I think I'll hire my mom. She is an organizing consultant and task-master extraordinaire. She would probably tell me to come home in the evening and spend 30 minutes on physics. THEN tackle the myriad other things. There will always be more mail.

It's always the bigger the project, the more I procrastinate. Do you know how much engineering is involved in putting a huge magnet into a shielded room, putting a patient in there, and turning that into a perfectly clear image of the beating heart and injured myocardium? I do. Oh well, like Nietschze said,......

So if you need a planner, rearranger, organizer, thrower-outer, prioritizer, hire my mom. And tell your friends. She can walk into a house and make it work better for you. Any and every room. Let me know if you have any prospective clients and I'll hook you up. Thanks for reading the shameless plug.

Sunday, July 09, 2006

Disappointment

So, we finally made an offer on a house. We've been looking for a couple/few weeks now. There was a big one on McAdoo that was tops on the list. We saw it again yesterday but then decided against it. So on to a house nearby - this one on Gable. I had loved this house from the outside since before they put it on the market. Sometimes you can just tell. Anyway, we walked in and it was soooo obvious that this was the house for us. We made an offer. They called us this morning - no can do on the contingency part. [We are residents and can't agree to buy a house without a clause contingent on the close of our old house.]

So life goes on. This is a big lesson in not getting your hopes too high. And a lesson in humility. And all those other tough things. But immediately after I got off the phone (for the millionth time this morning) I looked at Erica and the world is all right again. Our little family is 100% intact. I feel better now that at least we have an answer.

Our first open house is today. I hope we get twenty offers and have to decide between them all. Ha. That'll show 'em.

Then we'll have all kinds of buying power.
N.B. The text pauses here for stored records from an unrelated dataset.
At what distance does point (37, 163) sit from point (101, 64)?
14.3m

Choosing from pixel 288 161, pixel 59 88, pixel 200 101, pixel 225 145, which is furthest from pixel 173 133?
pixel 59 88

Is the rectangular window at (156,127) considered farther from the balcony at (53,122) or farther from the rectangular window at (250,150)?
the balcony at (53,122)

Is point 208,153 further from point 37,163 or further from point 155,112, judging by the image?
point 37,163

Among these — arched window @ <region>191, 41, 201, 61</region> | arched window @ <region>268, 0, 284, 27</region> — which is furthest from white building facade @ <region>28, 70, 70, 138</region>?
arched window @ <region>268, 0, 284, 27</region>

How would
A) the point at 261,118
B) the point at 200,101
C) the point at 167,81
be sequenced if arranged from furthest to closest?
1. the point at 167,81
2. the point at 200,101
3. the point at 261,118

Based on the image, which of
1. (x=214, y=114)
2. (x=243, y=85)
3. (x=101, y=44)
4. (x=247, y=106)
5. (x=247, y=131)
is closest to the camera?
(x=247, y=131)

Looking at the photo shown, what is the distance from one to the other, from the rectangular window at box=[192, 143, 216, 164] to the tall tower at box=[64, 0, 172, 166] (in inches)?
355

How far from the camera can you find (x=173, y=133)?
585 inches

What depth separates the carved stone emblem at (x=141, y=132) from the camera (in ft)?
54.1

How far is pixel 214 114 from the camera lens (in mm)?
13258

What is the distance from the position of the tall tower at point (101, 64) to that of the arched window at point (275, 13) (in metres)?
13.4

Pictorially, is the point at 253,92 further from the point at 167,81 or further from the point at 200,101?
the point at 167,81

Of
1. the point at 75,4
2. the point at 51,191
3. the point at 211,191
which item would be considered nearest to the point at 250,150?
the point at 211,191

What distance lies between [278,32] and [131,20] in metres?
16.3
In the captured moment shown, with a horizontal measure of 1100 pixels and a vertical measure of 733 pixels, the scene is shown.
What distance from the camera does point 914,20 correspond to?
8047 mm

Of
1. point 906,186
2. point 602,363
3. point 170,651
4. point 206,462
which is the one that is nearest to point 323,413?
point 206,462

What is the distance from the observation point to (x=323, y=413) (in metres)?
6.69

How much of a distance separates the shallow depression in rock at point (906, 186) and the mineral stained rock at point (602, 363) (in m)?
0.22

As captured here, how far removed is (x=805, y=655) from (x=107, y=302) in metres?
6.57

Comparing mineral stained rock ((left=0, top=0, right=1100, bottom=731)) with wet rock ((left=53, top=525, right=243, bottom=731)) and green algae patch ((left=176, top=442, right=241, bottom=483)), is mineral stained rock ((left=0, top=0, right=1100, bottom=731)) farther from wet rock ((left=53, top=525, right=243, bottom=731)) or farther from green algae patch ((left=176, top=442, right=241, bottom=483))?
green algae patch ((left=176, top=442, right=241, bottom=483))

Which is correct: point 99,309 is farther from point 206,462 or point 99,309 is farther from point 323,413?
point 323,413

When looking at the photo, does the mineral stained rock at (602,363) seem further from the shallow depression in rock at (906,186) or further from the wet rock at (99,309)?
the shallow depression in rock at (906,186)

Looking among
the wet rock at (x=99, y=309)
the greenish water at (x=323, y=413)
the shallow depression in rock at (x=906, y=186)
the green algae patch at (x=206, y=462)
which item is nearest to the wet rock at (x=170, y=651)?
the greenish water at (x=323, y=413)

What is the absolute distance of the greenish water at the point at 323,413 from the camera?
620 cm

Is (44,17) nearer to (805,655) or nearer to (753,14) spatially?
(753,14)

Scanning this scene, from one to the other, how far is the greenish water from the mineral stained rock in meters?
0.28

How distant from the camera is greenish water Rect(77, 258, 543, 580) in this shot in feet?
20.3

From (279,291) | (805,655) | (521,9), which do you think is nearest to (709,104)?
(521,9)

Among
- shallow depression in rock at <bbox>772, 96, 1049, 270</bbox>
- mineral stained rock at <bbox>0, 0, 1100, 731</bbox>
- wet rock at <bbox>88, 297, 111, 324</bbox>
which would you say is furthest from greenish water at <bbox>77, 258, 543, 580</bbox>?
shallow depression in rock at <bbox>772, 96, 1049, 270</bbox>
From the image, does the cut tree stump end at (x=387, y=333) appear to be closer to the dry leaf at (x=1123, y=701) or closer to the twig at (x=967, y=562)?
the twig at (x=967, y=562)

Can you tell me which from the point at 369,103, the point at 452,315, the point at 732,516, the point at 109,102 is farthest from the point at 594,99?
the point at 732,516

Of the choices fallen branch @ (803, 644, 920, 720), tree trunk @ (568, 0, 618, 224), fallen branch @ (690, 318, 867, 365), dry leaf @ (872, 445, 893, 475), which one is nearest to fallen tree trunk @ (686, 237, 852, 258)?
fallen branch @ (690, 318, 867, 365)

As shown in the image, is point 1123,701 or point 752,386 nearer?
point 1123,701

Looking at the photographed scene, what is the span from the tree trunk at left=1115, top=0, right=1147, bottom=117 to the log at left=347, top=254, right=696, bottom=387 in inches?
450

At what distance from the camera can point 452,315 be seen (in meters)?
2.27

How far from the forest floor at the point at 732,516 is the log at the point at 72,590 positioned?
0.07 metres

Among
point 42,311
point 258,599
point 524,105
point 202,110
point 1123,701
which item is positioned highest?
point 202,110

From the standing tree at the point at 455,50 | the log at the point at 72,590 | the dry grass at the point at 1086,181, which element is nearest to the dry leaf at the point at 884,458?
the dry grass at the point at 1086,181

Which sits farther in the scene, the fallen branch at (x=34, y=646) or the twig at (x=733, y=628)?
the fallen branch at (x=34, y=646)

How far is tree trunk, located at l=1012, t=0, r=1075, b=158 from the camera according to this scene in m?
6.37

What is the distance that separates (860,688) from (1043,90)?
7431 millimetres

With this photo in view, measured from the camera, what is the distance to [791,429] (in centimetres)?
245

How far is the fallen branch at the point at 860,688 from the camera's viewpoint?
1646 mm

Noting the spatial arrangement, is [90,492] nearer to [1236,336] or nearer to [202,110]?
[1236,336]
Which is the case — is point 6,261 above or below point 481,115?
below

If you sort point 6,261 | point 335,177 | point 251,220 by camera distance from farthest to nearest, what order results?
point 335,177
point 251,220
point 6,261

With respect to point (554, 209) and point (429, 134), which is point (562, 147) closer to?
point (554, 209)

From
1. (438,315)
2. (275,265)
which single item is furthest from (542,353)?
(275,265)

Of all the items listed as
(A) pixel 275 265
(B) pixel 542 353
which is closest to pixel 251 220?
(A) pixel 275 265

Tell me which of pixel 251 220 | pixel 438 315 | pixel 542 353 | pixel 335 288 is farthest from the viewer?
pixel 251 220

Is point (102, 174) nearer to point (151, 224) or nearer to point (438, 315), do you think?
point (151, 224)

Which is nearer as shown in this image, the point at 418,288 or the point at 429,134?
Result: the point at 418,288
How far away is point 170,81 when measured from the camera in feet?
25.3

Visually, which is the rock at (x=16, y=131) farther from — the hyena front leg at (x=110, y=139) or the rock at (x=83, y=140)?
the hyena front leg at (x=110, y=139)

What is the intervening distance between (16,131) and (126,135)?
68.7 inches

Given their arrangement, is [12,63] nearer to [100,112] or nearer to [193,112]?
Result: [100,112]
News flash - E is thinking in terms of no fellowship at this point. Hooray! No three more years of night call. No three more years (plus a career) of stressful critical care and ethical dillemmas about dying babies. No more killing ourselves to stay afloat in the real world (i.e. any world outside of the hospital.) So hopefully we'll have a family member with a real salary next summer. I hope it works out. As you know, career decisions in this Braswell family have a way of.... well, let's just say they're fluid. It's just like anything else. No matter what happens, we'll be fine.

There's growing interest in Little Rock for getting a rowing club started. Don't worry, my name's already on the list. I hope and pray that it comes to fruition. I would LOVE to have a regular crew to row with!! They're talking about a boathouse on the NLR side of the river.

What else has been going on.... well, neck spasms for me. I have made a trip to the massage place. Hopefully more trips to follow. Job hazard of being a radiologist, I guess. I'm sure there are more interesting things to talk about, but I can't think of any right now. Oh well. E has one more week of nights, then back to days. Little Sport is doing well. There are more ultrasound pictures at www.homepage.mac.com/leahbraswell

My link function isn't working, so you'll have to copy and paste.

Wednesday, June 21, 2006

House

Consider yourself forewarned: we are thinking about moving "to town." It's an ongoing dream that rears its head every once in a while. Lately, it won't go away. Let us know if you know any houses in the Hall High area. We're willing to go up in price and make some sacrifices. Can you imagine an hour in the car every day with a newborn? Trips to daycare, errands, all that mess.

Anyway, we've been buzzing around the issue. Last night we went to dinner with surrogate 'rents Carol and Alan Mendel. Love 'em. Could write all day about them.